WHAT IS BEING ASKED.
Starting with the line that contains "Tapis Anciens Tapisseries", give again exactly and only each line through the end of the records; include the last line and exclude pictures.

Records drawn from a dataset
::::

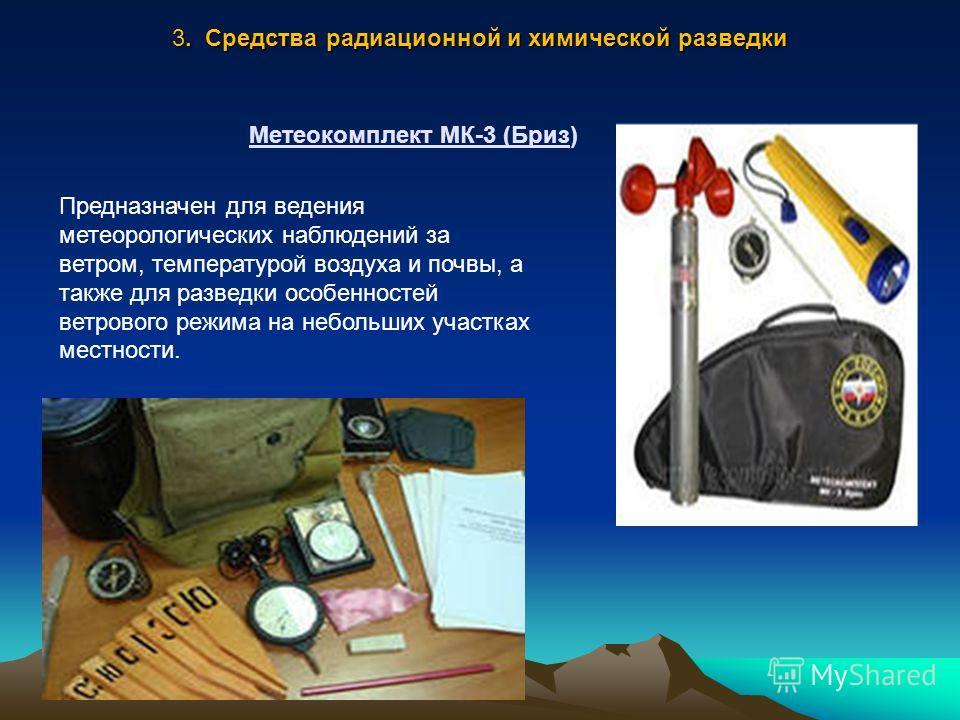 Метеокомплект МК-3 (Бриз) Предназначен для ведения метеорологических наблюдений за ветром, температурой воздуха и почвы, а также для разведки особенностей ветрового режима на небольших участках местности. 3. Средства радиационной и химической разведк
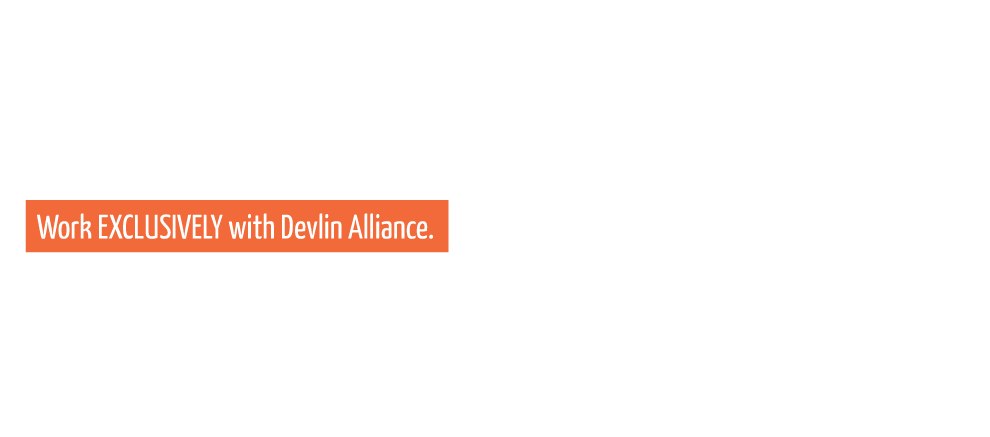 Work exclusively with Devlin Alliance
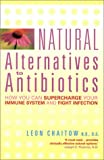 Natural Alternatives to Antibiotics: How you can Supercharge Your Immune System and Fight Infection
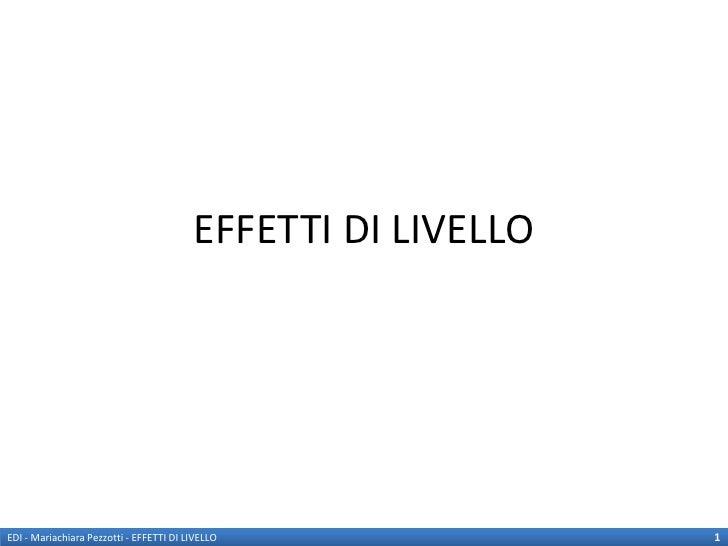 EFFETTI DI LIVELLOEDI - Mariachiara Pezzotti - EFFETTI DI LIVELLO               1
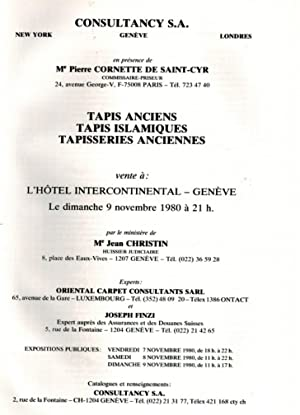 Tapis Anciens Tapisseries Anciennes vente a L'Hotel Intercontintal - Geneve 9 Novembre 1980: ...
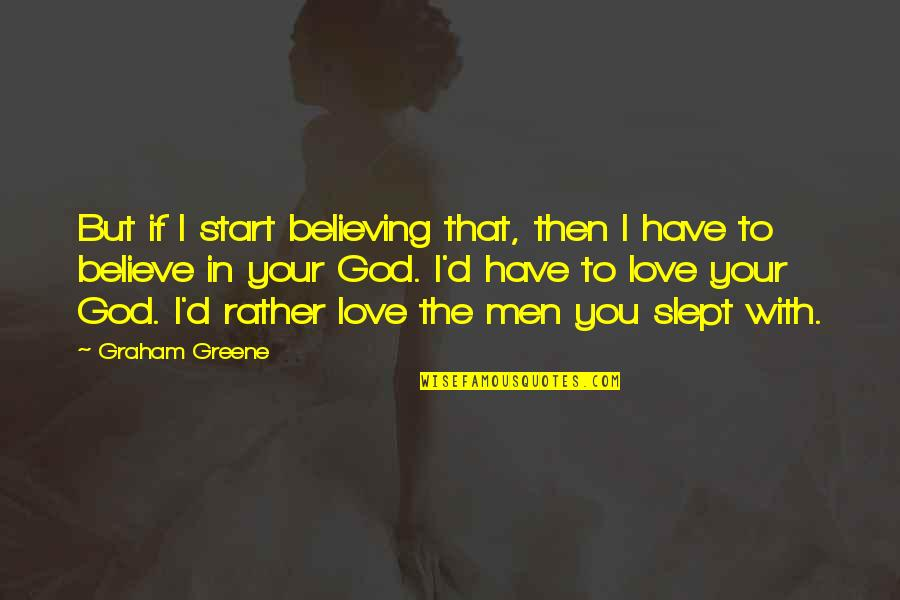 Start To Love Quotes By Graham Greene: But if I start believing that, then I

::::

EXERCISE RESULT.
 Tapis Anciens Tapisseries Anciennes vente a L'Hotel Intercontintal - Geneve 9 Novembre 1980: ...
 Start To Love Quotes By Graham Greene: But if I start believing that, then I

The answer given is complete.